■ **The problem**:
Reproduce the listing below verbatim, keeping every line in its original order.

■ **Material provided**:
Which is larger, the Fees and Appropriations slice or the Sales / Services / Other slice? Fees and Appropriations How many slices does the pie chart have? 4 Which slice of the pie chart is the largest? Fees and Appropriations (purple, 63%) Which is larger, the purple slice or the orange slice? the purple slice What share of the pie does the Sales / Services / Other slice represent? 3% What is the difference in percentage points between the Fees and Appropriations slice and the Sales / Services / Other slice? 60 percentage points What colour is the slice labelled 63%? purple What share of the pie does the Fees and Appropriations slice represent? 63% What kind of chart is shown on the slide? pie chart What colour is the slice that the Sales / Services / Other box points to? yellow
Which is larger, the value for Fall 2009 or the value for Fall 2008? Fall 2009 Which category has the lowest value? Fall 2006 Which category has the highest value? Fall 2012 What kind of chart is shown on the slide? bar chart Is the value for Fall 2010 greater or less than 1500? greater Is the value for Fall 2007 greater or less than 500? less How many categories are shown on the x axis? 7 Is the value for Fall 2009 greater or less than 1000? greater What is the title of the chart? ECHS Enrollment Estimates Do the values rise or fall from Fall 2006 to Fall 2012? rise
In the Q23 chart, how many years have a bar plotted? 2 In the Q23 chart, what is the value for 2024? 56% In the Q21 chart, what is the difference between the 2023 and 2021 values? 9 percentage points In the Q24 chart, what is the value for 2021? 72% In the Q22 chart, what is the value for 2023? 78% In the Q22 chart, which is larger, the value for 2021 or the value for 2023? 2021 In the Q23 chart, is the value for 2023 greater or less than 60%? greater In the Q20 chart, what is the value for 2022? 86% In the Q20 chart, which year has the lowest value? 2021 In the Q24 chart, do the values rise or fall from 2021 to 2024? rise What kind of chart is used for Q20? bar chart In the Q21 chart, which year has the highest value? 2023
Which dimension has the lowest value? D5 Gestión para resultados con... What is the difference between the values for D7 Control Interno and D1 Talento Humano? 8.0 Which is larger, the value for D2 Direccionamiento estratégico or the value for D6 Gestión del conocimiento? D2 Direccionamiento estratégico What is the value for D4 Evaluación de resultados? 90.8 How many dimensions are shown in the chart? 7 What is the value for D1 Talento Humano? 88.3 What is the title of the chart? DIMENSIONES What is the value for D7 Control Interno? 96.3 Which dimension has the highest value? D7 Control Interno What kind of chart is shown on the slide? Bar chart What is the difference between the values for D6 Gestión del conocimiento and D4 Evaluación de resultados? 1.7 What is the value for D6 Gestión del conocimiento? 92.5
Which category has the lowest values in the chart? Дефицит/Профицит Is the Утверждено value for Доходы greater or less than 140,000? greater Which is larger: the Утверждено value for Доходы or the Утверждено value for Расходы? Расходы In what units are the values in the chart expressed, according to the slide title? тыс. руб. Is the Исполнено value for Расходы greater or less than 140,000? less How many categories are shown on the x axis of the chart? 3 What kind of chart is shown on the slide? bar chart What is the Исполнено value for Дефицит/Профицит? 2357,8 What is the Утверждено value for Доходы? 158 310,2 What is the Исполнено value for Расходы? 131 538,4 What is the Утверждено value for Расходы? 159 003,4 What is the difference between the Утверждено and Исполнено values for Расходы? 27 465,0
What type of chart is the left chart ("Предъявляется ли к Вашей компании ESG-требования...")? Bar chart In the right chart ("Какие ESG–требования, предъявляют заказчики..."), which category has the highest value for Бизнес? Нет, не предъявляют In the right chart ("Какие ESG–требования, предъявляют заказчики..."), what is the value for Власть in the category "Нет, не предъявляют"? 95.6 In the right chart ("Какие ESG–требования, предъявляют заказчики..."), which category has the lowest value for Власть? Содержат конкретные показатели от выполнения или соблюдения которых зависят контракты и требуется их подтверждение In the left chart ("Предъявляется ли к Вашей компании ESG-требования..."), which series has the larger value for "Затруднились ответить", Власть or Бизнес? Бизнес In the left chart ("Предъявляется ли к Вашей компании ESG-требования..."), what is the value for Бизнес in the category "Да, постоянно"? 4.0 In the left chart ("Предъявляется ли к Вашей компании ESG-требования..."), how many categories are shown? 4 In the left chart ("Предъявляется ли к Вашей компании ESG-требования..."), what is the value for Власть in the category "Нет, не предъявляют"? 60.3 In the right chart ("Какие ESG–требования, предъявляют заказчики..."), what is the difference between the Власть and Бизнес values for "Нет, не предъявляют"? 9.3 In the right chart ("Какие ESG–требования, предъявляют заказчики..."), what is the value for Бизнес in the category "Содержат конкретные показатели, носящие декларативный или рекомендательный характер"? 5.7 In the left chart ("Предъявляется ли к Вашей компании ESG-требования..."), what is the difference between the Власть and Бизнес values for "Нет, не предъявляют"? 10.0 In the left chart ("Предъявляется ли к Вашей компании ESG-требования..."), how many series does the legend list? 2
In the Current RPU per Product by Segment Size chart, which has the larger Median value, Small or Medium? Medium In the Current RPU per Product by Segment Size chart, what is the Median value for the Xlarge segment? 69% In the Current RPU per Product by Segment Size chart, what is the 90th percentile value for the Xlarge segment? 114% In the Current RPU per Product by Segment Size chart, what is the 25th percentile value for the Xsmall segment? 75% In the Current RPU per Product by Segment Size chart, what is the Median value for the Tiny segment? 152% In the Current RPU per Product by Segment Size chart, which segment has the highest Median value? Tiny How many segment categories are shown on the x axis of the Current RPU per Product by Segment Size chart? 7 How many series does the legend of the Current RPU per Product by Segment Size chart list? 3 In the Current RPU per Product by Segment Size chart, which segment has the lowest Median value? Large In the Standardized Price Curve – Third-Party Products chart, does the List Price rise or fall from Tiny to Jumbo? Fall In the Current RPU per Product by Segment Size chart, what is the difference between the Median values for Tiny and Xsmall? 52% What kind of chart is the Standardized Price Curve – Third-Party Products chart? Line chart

■ **Expected output**:
Which is larger, the Fees and Appropriations slice or the Sales / Services / Other slice? Fees and Appropriations How many slices does the pie chart have? 4 Which slice of the pie chart is the largest? Fees and Appropriations (purple, 63%) Which is larger, the purple slice or the orange slice? the purple slice What share of the pie does the Sales / Services / Other slice represent? 3% What is the difference in percentage points between the Fees and Appropriations slice and the Sales / Services / Other slice? 60 percentage points What colour is the slice labelled 63%? purple What share of the pie does the Fees and Appropriations slice represent? 63% What kind of chart is shown on the slide? pie chart What colour is the slice that the Sales / Services / Other box points to? yellow
Which is larger, the value for Fall 2009 or the value for Fall 2008? Fall 2009 Which category has the lowest value? Fall 2006 Which category has the highest value? Fall 2012 What kind of chart is shown on the slide? bar chart Is the value for Fall 2010 greater or less than 1500? greater Is the value for Fall 2007 greater or less than 500? less How many categories are shown on the x axis? 7 Is the value for Fall 2009 greater or less than 1000? greater What is the title of the chart? ECHS Enrollment Estimates Do the values rise or fall from Fall 2006 to Fall 2012? rise
In the Q23 chart, how many years have a bar plotted? 2 In the Q23 chart, what is the value for 2024? 56% In the Q21 chart, what is the difference between the 2023 and 2021 values? 9 percentage points In the Q24 chart, what is the value for 2021? 72% In the Q22 chart, what is the value for 2023? 78% In the Q22 chart, which is larger, the value for 2021 or the value for 2023? 2021 In the Q23 chart, is the value for 2023 greater or less than 60%? greater In the Q20 chart, what is the value for 2022? 86% In the Q20 chart, which year has the lowest value? 2021 In the Q24 chart, do the values rise or fall from 2021 to 2024? rise What kind of chart is used for Q20? bar chart In the Q21 chart, which year has the highest value? 2023
Which dimension has the lowest value? D5 Gestión para resultados con... What is the difference between the values for D7 Control Interno and D1 Talento Humano? 8.0 Which is larger, the value for D2 Direccionamiento estratégico or the value for D6 Gestión del conocimiento? D2 Direccionamiento estratégico What is the value for D4 Evaluación de resultados? 90.8 How many dimensions are shown in the chart? 7 What is the value for D1 Talento Humano? 88.3 What is the title of the chart? DIMENSIONES What is the value for D7 Control Interno? 96.3 Which dimension has the highest value? D7 Control Interno What kind of chart is shown on the slide? Bar chart What is the difference between the values for D6 Gestión del conocimiento and D4 Evaluación de resultados? 1.7 What is the value for D6 Gestión del conocimiento? 92.5
Which category has the lowest values in the chart? Дефицит/Профицит Is the Утверждено value for Доходы greater or less than 140,000? greater Which is larger: the Утверждено value for Доходы or the Утверждено value for Расходы? Расходы In what units are the values in the chart expressed, according to the slide title? тыс. руб. Is the Исполнено value for Расходы greater or less than 140,000? less How many categories are shown on the x axis of the chart? 3 What kind of chart is shown on the slide? bar chart What is the Исполнено value for Дефицит/Профицит? 2357,8 What is the Утверждено value for Доходы? 158 310,2 What is the Исполнено value for Расходы? 131 538,4 What is the Утверждено value for Расходы? 159 003,4 What is the difference between the Утверждено and Исполнено values for Расходы? 27 465,0
What type of chart is the left chart ("Предъявляется ли к Вашей компании ESG-требования...")? Bar chart In the right chart ("Какие ESG–требования, предъявляют заказчики..."), which category has the highest value for Бизнес? Нет, не предъявляют In the right chart ("Какие ESG–требования, предъявляют заказчики..."), what is the value for Власть in the category "Нет, не предъявляют"? 95.6 In the right chart ("Какие ESG–требования, предъявляют заказчики..."), which category has the lowest value for Власть? Содержат конкретные показатели от выполнения или соблюдения которых зависят контракты и требуется их подтверждение In the left chart ("Предъявляется ли к Вашей компании ESG-требования..."), which series has the larger value for "Затруднились ответить", Власть or Бизнес? Бизнес In the left chart ("Предъявляется ли к Вашей компании ESG-требования..."), what is the value for Бизнес in the category "Да, постоянно"? 4.0 In the left chart ("Предъявляется ли к Вашей компании ESG-требования..."), how many categories are shown? 4 In the left chart ("Предъявляется ли к Вашей компании ESG-требования..."), what is the value for Власть in the category "Нет, не предъявляют"? 60.3 In the right chart ("Какие ESG–требования, предъявляют заказчики..."), what is the difference between the Власть and Бизнес values for "Нет, не предъявляют"? 9.3 In the right chart ("Какие ESG–требования, предъявляют заказчики..."), what is the value for Бизнес in the category "Содержат конкретные показатели, носящие декларативный или рекомендательный характер"? 5.7 In the left chart ("Предъявляется ли к Вашей компании ESG-требования..."), what is the difference between the Власть and Бизнес values for "Нет, не предъявляют"? 10.0 In the left chart ("Предъявляется ли к Вашей компании ESG-требования..."), how many series does the legend list? 2
In the Current RPU per Product by Segment Size chart, which has the larger Median value, Small or Medium? Medium In the Current RPU per Product by Segment Size chart, what is the Median value for the Xlarge segment? 69% In the Current RPU per Product by Segment Size chart, what is the 90th percentile value for the Xlarge segment? 114% In the Current RPU per Product by Segment Size chart, what is the 25th percentile value for the Xsmall segment? 75% In the Current RPU per Product by Segment Size chart, what is the Median value for the Tiny segment? 152% In the Current RPU per Product by Segment Size chart, which segment has the highest Median value? Tiny How many segment categories are shown on the x axis of the Current RPU per Product by Segment Size chart? 7 How many series does the legend of the Current RPU per Product by Segment Size chart list? 3 In the Current RPU per Product by Segment Size chart, which segment has the lowest Median value? Large In the Standardized Price Curve – Third-Party Products chart, does the List Price rise or fall from Tiny to Jumbo? Fall In the Current RPU per Product by Segment Size chart, what is the difference between the Median values for Tiny and Xsmall? 52% What kind of chart is the Standardized Price Curve – Third-Party Products chart? Line chart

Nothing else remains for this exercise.